* _Set exercise_:
Locate every line in the items below that contains the word "tire", and copy each such line out in full.
------------
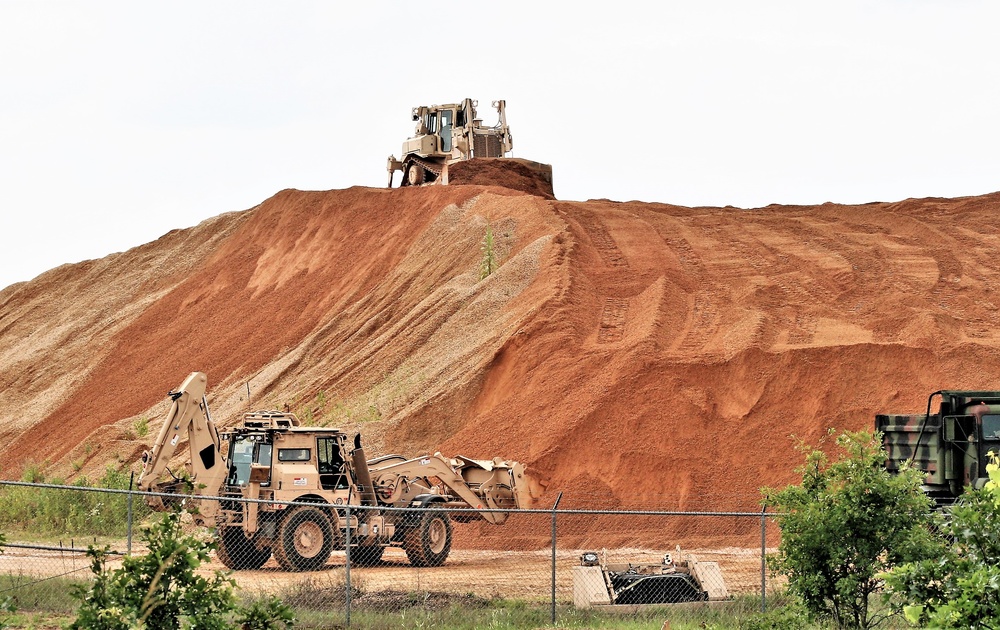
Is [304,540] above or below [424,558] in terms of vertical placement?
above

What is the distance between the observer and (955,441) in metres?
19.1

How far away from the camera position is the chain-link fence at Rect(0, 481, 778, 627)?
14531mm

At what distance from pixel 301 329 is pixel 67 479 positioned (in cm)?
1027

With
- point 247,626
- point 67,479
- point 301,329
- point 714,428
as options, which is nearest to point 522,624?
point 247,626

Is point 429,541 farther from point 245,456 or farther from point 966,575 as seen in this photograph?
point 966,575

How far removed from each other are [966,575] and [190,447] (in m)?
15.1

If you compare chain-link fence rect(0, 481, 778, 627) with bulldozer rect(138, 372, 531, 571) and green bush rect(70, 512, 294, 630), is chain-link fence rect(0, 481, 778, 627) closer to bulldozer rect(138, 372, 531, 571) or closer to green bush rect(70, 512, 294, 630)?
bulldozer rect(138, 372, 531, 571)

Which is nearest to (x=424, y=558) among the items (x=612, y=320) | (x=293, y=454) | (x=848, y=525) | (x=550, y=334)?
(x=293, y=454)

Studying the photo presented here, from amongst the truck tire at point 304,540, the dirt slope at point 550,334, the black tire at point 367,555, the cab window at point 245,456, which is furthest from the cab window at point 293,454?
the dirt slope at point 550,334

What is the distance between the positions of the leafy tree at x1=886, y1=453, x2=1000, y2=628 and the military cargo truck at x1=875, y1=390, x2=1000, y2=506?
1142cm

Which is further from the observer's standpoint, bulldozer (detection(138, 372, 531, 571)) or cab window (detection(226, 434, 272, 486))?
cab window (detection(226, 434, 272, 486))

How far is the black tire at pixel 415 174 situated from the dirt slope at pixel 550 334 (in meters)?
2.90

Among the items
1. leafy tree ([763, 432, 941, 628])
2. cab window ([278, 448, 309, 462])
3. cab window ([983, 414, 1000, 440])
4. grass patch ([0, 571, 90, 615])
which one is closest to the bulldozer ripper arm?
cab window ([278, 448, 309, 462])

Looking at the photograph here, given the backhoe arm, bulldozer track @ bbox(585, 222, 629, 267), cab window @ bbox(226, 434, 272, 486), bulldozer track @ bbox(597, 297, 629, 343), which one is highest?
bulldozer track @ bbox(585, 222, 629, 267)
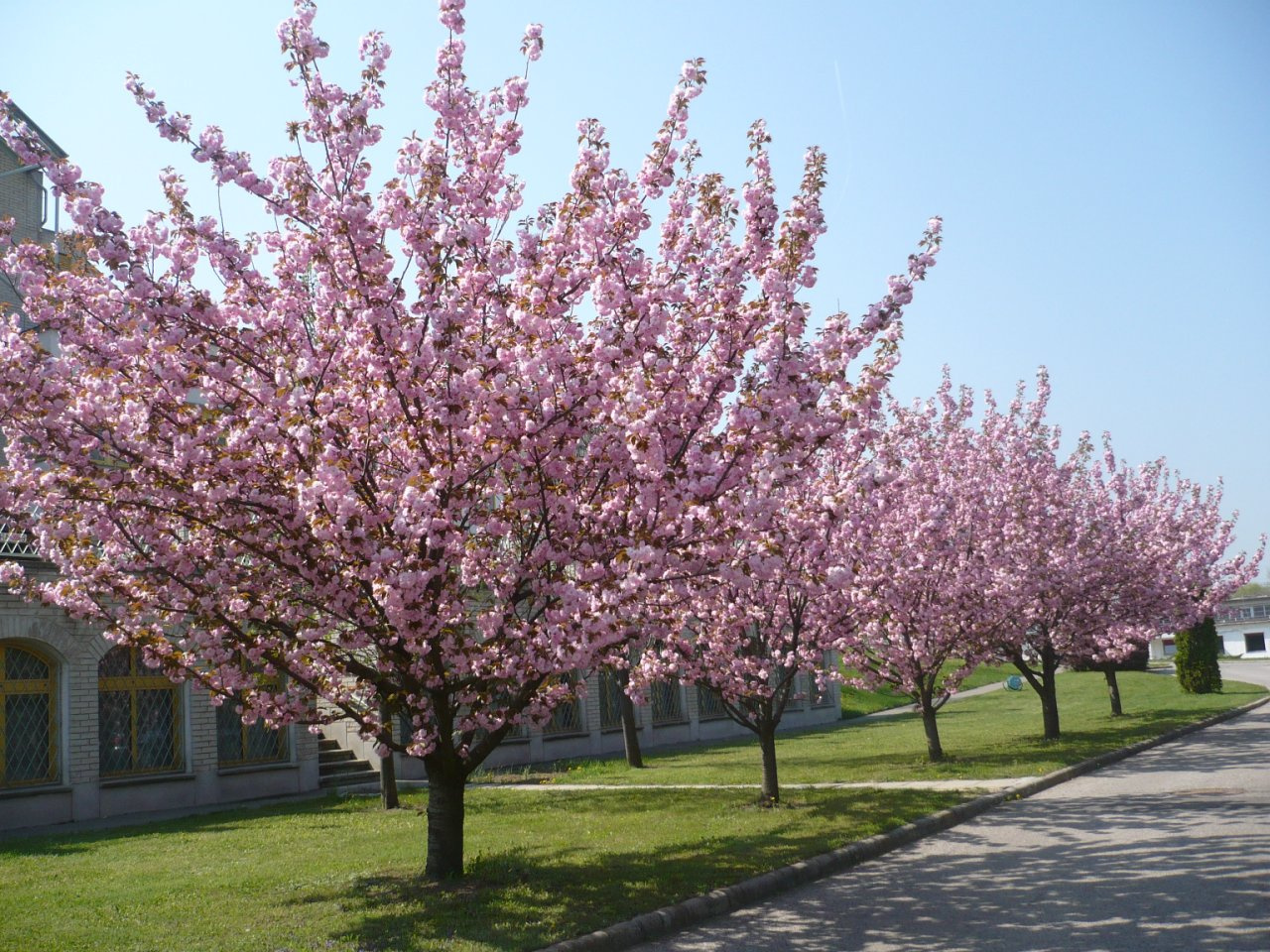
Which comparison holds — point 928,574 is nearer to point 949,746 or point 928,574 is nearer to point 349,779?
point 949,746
------------
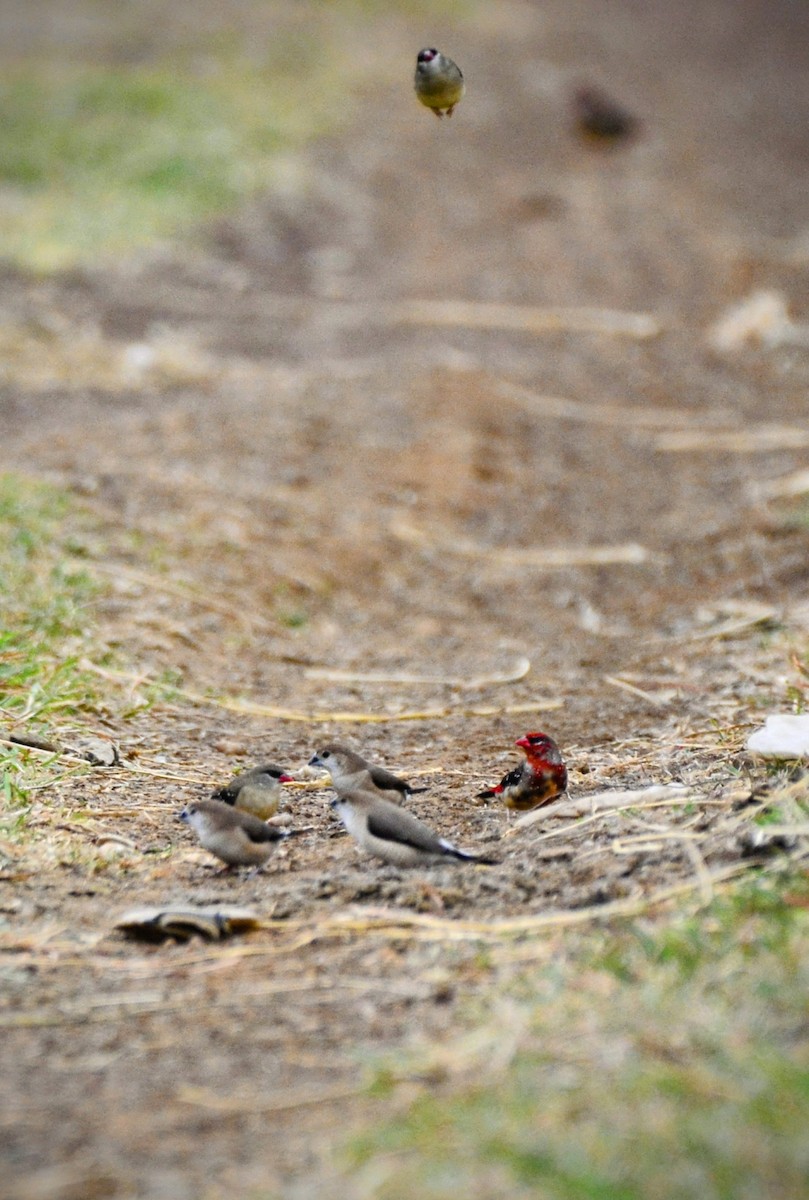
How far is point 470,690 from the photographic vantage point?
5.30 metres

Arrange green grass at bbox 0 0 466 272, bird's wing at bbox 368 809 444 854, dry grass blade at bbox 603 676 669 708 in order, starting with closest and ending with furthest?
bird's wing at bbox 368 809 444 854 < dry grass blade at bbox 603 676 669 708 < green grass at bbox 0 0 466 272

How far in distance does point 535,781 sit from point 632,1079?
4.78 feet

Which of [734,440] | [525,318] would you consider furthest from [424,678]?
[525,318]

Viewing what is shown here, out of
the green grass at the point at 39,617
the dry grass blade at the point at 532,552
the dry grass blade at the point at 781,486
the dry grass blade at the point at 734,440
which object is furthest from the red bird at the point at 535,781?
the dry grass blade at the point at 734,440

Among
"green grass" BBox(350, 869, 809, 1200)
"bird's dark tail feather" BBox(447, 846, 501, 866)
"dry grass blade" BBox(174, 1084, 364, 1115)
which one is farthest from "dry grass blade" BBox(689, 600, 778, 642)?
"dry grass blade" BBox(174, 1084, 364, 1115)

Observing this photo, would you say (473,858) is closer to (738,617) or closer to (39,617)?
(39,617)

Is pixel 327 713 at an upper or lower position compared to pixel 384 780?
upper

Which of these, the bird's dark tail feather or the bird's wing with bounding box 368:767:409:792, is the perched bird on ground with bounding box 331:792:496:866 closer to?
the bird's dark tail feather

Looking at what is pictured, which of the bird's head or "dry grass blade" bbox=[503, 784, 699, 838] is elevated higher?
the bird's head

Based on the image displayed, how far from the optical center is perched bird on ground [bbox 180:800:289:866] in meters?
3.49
------------
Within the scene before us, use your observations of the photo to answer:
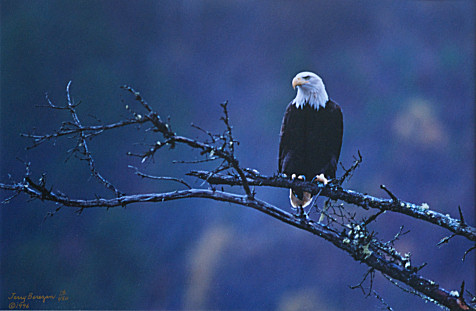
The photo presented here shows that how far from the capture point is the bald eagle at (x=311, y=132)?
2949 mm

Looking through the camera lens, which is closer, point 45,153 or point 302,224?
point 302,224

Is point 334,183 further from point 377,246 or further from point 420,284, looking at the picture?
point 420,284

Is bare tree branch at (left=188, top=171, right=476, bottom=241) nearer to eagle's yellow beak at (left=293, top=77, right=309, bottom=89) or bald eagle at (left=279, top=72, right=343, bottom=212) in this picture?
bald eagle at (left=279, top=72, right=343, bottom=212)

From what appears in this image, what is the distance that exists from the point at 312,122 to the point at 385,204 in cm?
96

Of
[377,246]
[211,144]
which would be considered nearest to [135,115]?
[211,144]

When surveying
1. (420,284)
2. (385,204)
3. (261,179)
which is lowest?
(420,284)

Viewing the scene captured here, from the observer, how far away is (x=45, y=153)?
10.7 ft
------------
* _Response to this task_:
Studying the photo presented here, from amongst the truck tire at point 304,540, the dirt slope at point 550,334, the black tire at point 367,555, the cab window at point 245,456, which is furthest from the cab window at point 293,454?
How far is the black tire at pixel 415 174 situated from the dirt slope at pixel 550 334 (in meters)?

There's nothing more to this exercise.